Anorexia is often viewed as a diet gone too far, resulting in virtual starvation. The boundary between anorexia and dieting is hazy. Dieting is comparable to anorexia in the strict sense that it is, by nature, a controlling act. When one is dieting, food is being restricted in a variety of different ways, and, if followed, the diet is controlling a facet of life. While dieting does play a large part in life, there is a difference between dieting and an irrational obsession with food. A nonobsessive average dieter's personality and lifestyle are not affected by their dieting regimen. However, someone with anorexia undergoes a radical change in lifestyle. This is due to the controlling nature of the illness. For instance, people with anorexia often plan out their meals when they wake up for the day and cannot waver at all from this schedule. By contrast, an average dieter's daily routine does not solely revolve around food.

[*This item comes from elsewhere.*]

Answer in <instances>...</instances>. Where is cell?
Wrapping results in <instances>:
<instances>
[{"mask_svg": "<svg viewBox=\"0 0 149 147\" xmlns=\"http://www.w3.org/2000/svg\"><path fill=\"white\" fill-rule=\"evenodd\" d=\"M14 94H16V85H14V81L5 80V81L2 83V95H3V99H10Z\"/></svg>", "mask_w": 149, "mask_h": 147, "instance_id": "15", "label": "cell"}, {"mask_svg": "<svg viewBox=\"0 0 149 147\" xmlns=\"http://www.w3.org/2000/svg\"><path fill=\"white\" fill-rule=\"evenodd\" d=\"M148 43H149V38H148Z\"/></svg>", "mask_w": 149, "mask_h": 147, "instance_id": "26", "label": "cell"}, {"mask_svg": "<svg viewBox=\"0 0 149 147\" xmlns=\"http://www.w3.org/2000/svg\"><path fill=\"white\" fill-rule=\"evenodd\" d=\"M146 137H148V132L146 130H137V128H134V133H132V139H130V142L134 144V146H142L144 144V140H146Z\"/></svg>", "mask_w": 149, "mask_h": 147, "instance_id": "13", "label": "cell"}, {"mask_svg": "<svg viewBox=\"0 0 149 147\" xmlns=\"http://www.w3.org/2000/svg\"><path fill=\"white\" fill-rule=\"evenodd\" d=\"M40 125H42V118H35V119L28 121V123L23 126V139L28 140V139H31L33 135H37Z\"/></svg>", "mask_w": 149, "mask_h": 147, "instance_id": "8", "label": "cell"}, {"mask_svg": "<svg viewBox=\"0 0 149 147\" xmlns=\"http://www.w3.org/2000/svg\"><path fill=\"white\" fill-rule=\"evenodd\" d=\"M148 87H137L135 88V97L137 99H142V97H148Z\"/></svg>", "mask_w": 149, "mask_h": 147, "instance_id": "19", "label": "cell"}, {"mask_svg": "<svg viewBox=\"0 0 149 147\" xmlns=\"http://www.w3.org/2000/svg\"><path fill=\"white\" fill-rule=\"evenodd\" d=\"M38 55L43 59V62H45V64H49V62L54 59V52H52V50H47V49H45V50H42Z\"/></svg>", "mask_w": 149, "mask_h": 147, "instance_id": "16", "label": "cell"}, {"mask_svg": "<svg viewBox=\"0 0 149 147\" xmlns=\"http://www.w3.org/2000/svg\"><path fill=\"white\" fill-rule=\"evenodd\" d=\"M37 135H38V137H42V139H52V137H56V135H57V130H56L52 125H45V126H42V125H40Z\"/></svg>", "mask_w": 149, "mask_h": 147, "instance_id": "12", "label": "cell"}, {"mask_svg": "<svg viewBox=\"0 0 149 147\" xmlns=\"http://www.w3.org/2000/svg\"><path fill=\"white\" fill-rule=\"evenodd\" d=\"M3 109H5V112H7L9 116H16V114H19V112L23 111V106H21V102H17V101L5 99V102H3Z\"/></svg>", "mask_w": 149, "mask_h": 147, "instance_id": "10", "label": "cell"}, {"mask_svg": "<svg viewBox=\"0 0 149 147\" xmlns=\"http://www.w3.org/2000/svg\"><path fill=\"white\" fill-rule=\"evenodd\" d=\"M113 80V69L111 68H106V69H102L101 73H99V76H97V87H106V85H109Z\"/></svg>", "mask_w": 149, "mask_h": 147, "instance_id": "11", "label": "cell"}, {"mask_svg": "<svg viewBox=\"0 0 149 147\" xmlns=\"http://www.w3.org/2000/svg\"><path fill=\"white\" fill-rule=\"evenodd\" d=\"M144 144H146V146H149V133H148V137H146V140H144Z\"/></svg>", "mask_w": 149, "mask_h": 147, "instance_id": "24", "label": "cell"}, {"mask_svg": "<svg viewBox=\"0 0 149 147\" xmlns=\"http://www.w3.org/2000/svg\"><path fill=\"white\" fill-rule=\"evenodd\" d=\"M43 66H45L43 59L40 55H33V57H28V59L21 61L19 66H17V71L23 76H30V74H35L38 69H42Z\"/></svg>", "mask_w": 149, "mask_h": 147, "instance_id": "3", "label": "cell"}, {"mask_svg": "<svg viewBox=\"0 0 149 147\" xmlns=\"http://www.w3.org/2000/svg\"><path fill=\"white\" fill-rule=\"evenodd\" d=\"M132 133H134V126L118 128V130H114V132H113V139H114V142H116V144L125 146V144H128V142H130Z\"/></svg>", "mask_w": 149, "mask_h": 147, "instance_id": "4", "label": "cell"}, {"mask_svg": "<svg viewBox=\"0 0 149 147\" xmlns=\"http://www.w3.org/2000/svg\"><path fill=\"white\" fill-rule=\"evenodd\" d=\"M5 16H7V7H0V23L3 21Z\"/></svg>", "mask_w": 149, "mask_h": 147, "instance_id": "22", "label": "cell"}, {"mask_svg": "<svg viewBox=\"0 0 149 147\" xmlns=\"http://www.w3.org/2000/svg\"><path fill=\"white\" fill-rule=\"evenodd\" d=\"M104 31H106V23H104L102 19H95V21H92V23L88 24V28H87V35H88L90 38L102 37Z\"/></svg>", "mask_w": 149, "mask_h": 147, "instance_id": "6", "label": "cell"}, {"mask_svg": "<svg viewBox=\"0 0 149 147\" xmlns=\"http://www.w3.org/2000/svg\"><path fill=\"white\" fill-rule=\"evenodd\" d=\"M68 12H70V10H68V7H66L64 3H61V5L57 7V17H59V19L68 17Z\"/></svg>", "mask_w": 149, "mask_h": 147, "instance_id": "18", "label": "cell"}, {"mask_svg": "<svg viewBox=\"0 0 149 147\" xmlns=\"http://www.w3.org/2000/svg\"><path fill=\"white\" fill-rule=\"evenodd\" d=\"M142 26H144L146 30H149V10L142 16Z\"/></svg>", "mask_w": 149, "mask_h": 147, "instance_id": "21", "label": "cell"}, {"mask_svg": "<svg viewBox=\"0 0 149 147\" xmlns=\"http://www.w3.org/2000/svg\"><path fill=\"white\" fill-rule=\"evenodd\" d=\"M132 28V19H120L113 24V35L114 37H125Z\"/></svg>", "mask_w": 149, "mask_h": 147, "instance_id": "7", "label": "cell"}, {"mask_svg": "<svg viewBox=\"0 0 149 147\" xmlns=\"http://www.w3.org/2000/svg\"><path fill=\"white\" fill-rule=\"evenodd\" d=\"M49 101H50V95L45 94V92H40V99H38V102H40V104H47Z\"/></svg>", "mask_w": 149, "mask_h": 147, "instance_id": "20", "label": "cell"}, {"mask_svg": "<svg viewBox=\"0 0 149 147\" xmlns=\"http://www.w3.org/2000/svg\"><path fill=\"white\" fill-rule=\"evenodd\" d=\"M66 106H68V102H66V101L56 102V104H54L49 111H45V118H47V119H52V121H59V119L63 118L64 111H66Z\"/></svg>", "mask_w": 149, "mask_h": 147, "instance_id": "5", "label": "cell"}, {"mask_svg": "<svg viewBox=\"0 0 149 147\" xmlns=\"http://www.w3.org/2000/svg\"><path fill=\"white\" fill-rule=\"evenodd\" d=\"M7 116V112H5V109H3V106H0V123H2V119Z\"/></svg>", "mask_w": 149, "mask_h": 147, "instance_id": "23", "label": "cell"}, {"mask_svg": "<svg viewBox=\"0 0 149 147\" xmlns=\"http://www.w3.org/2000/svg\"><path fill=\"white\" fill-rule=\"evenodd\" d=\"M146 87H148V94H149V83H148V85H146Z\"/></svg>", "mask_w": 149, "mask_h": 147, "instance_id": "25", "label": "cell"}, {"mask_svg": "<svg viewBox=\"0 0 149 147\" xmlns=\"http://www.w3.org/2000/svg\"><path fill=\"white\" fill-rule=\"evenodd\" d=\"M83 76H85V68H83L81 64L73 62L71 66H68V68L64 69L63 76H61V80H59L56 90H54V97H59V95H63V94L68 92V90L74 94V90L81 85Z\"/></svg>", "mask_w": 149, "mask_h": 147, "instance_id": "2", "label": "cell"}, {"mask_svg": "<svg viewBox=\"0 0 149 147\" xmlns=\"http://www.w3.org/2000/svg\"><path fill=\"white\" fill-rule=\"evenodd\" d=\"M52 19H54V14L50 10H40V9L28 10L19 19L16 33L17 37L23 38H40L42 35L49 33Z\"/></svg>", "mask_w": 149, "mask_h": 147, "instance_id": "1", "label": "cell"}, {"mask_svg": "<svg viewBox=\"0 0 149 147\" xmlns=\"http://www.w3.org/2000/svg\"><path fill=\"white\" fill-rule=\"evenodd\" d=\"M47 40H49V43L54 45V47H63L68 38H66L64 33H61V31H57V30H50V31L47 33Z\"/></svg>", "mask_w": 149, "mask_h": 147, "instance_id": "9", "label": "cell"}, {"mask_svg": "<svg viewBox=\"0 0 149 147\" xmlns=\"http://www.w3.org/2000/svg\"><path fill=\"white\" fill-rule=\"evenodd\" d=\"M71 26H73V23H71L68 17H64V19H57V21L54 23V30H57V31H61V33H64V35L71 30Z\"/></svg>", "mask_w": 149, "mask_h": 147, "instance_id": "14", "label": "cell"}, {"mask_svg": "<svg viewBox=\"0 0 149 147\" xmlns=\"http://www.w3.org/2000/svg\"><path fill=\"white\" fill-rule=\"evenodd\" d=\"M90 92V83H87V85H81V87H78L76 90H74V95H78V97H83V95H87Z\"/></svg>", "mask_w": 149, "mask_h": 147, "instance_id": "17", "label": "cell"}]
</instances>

Another important difference between anorexia and dieting is that most people with anorexia must receive treatment in order to recover. Eating disorders are seen today as psychological problems that often require the intervention of mental-health professionals and physicians. In general, a combination of treatments—such as individual psychotherapy, group therapy, family therapy, medication, nutritional counseling, support groups, self-help groups, and classes—may be used (Ellis-Ordway 1999: 189). Treatment of the problem has to start with addressing the underlying emotional and mental states. Physicians provide instructions that are necessary to remedy physical consequences.